With the flip-flop 20 it is possible to place the slave in the interrupt priority chain of the master. If flip-flop 20 is high, interrupt applications / INT-S of the slave can reach the interrupt bus / INT-M of the master via the gates 21, 22. The direction control of the data bus is carried out according to Figure 3, gate 23-32, so that when reading the memory of the slave (23,24, 27,30,31,32), when reading the I / O system (23,25, 28, 30, 31, 32) and, in the case of interrupt recognition (25, 26, 29, 32), the data bus is switched from the slave to the master. In all other cases, it is guaranteed that the data bus is controlled to the slave, since the outputs / I0DI-S, FrINT, / MEMDI-S of the flip-flops 11,20 and the comparator circuit 12 are included in the direction control. It is also possible to disconnect the slave from the master system bus and to control the system bus through its own microprocessor. For this it is necessary, the bus request signal / BUSRQ-S by the master

to switch to high. At the same time, the drivers 4,5,6 are put in the high-impedance state. The signals / MEMDL-M, / MEMDI-S, / lODI-S and / lODl-S are to be guided via the driver 5. This allows each of the master's and slave's microprocessor to operate with its associated I / O system or memory. At any point in time, the master can shut down the slave's microprocessor and control how it affects its I / O system or its memory

The solution described here can be used for signature analysis. This makes it possible to trigger certain command sequences from the master and to check the associated signatures at the slave.
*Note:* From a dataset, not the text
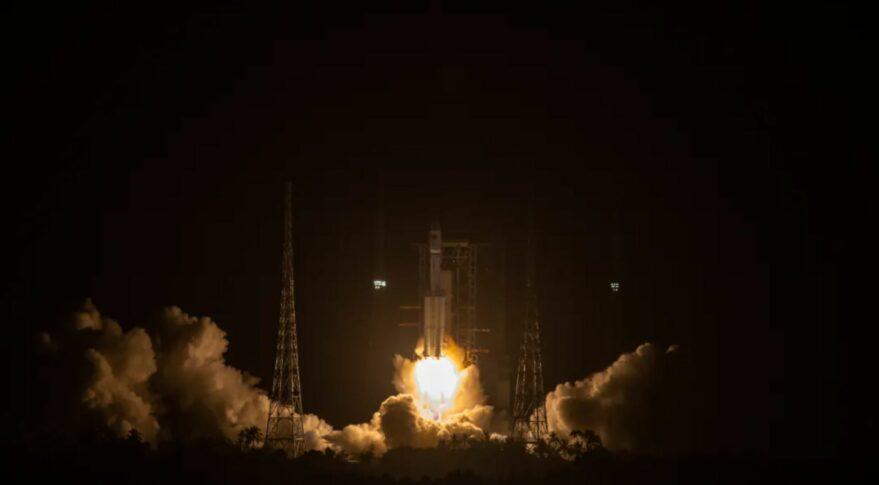 (Tianzhou-2 a débuté sa mission avec succès)*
Once a slave has been fully tested, it can act as a master and be used to test other microcomputer systems.

Claims (1)

Claim: 1. Circuit arrangement for testing a microcomputer system (slave) by a similar microcomputer system (master), which has drivers for switching through the data bus, the address bus and the control bus and master-adjustable flip-flops, characterized in that - That for switching off the microprocessor of the slave (3), a flip-flop (8) is provided, the output of which is connected to the gates (9, 10), wherein the output (OE) of the gate (10) with the enable inputs of the driver (4 , 5,6) and the output (/ BUSRQ-S) of the gate (9) is connected to the bus request signal of the slave (3) and - That in DMA operation of the slave (3) for switching off the driver (4,5,6), the second input (/ BAO-S) of the gate (10) with the DMA control of the slave (3) is connected and - That to block the input / output system of the master (2) and the slave (3) a flip-flop (11 is provided whose negated output (/ lODI-M) with the blocking of the I / O system of the master (2 ) and whose other output (/ lODI-S) is connected to the blocking of the I / O system of the slave (3) and - That for blocking the memory of the master (2) and the slave (3), a comparator (12) to the address bus of the master (2) is turned on, the output (/ MEMDI-M) with the blocking of the memory of the master (2 ) and its negated output (/ MEMDI-S) is connected to the blocking of the memory of the slave (3) and - That for switching through the interrupt request of the slave (3), a flip-flop (20) is provided, whose output is connected to a gate (21), wherein the second input of the gate (21) with the negated interrupt line (/ INT-S) of the Slave is connected and the output (/ INT-M) of the gate (21) on the interrupt line of the master (2) is guided and - That for the synchronization of the signals of the master (2) and the slave (3), the master (2) and the slave (3) are connected to the same system clock.